In Drive, Nicolas Winding Refn (Pusher trilogy), directs Ryan Gosling, The Driver, in a gritty, brutally violent crime drama set in L.A. The Driver works as a mechanic and a Hollywood stuntman, moonlighting as a getaway driver for local crooks. He becomes enamored with a woman, Irene (Carey Mulligan), who lives down the hall in his apartment complex, and befriends her and her child. When Irene's husband is released from jail, The Driver takes on a getaway job for him to help him erase a debt. The job goes awry, and the rest of the film depicts the gruesome lengths The Driver takes to ensure Irene and her child stay safe.
There were a lot of aspects of this film that were done right. Most prevalent, the cinematography was stunning and stylish. From the way the driving sequences were shot, to the depiction of graphic violence, everything just looked gorgeously slick. Two scenes in particular stand out to me. First, when The Driver goes to a strip club to find one of the men involved in crossing him, the viciousness of the revenge The Driver takes will be etched into my memory for some time. The way the scene was brightly lit, with the beautiful, naked women in the background (who acted like nothing was going on), made the shot appear to be taken from a dream sequence. The other stand out sequence in this film is when The Driver, Irene, and a hit man wind up in an elevator together. The Driver grabs Irene, passionately kisses her, and then proceeds to literally stomp in the face of the hit man. The contrast of love and rage, and the way The Driver and Irene look at each other after the event is over, make for a visceral piece of film making. The scene I just described is probably my favorite of the year. Refn is clearly incredibly talented behind the camera.

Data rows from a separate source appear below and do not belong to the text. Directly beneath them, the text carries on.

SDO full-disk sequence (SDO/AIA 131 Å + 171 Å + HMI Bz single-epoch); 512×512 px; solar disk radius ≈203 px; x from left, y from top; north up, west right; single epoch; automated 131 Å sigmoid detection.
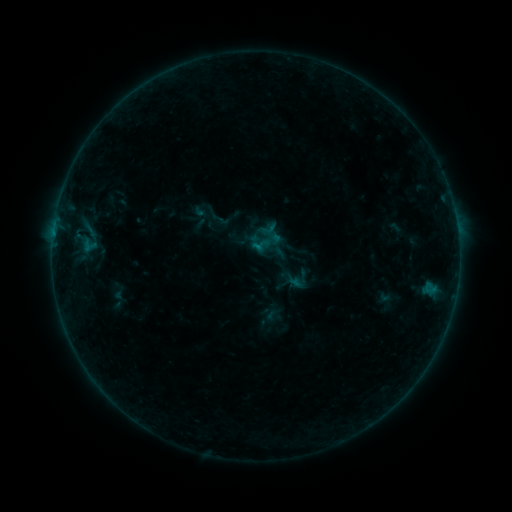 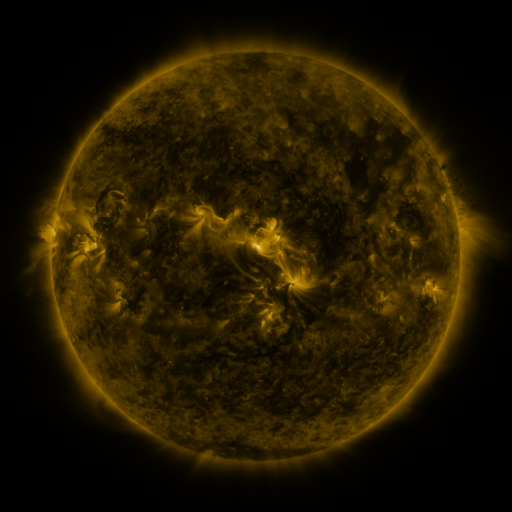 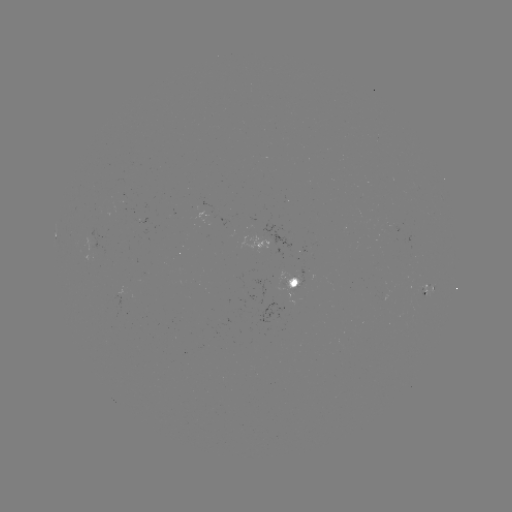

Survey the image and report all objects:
sigmoid: (270, 241)
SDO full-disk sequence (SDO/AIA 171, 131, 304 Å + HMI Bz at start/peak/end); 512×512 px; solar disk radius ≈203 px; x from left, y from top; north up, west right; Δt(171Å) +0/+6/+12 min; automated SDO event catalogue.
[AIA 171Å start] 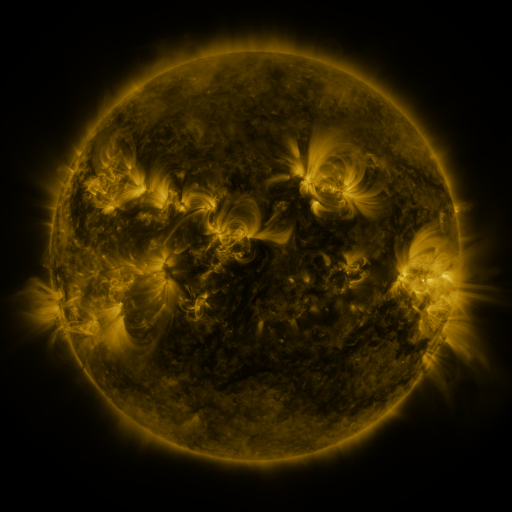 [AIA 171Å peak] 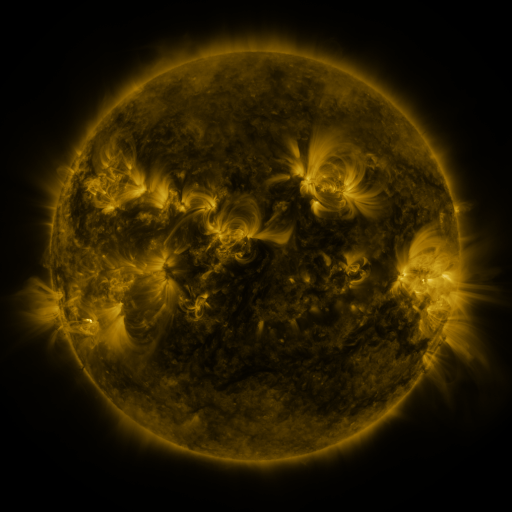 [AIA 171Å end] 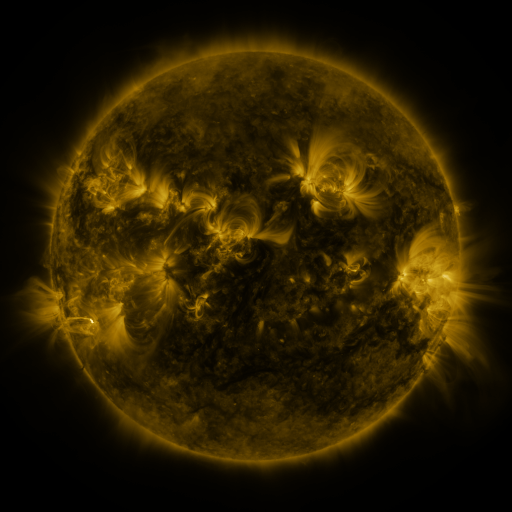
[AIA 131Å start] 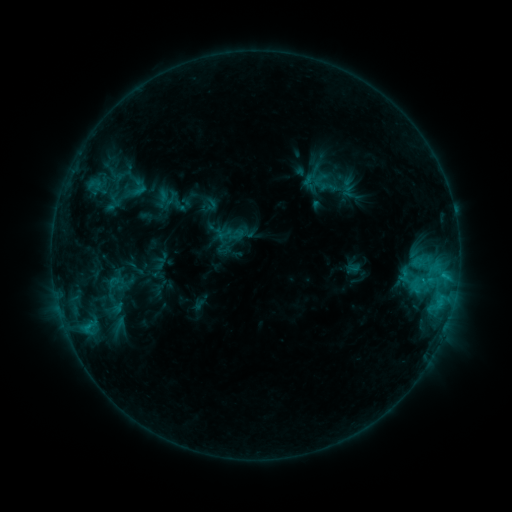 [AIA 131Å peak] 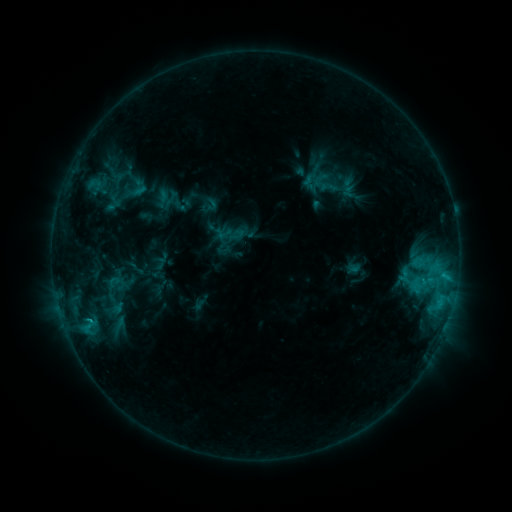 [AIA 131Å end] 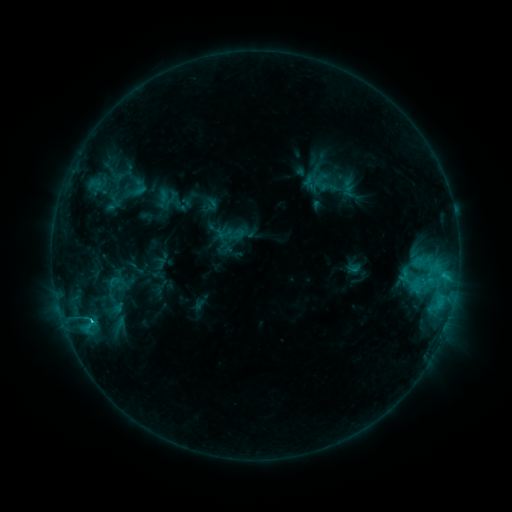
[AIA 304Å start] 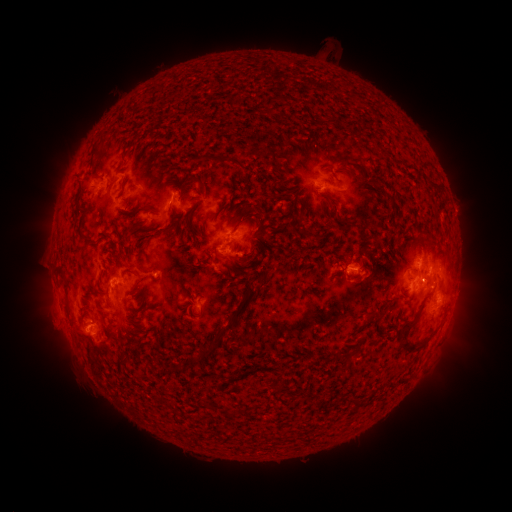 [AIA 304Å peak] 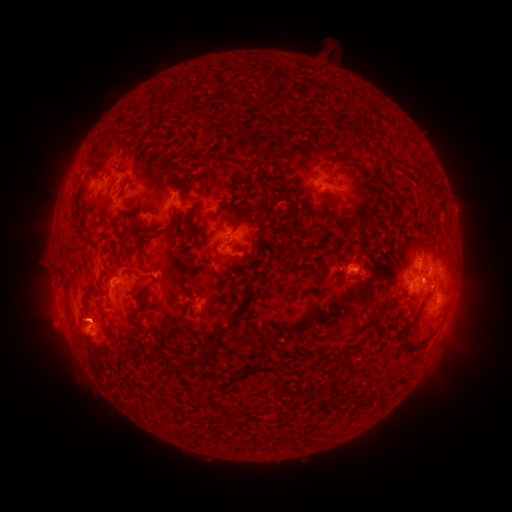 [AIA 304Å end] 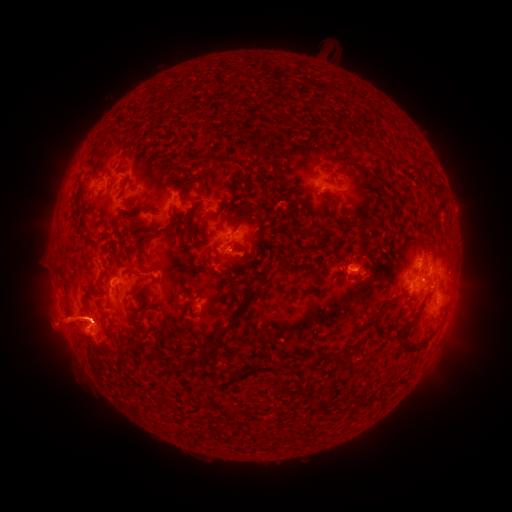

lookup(C2.1 flare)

As for the acting, the whole cast was solid, with Gosling being exceptional, as we are all growing to expect from him. Considering the film lacks extensive dialogue, Gosling had to actually act, not just speak, and he pulled it off convincingly. Carey Mulligan was solid as Irene, the "single/not-single/single again" mother that The Driver befriends. The supporting cast of characters were great, especially the two main villains, played by Ron Perlman and Albert Brooks...especially Albert Brooks, great supporting performance.
And for what I didn't like. I thought the script was lacking. I get that the whole mystery behind The Driver enhances his "lone wolf" persona, but I found myself wanting to know his history and his motives. Hell, you don't even get the dude's name. Yeah, I didn't want to see him fail, but I didn't particularly care for what happened to him either. The only character I cared about at all in this film was Irene's kid. Actually, I also felt pretty bad for Irene's husband. He's not in the movie long, but the scene where he got gunned down was one of the few when I felt any kind of emotion toward a character. Overall, I just wasn't really that invested.
All that said, this gritty film currently sits fourth in my running list of the best movies of 2011, behind The Beginners, 50/50, and Midnight in Paris. It's certainly not a film for everyone. A lot of people will be turned away by the violence, and the general "Euro" feel to the movie (the director is Danish). As this one stews in my brain, I find myself overlooking it's flaws more and more, so I wouldn't be surprised if it creeps up my list a bit before the year ends. If you like Tarantino or Cronenberg's ventures into the crime genre, definitely check this out.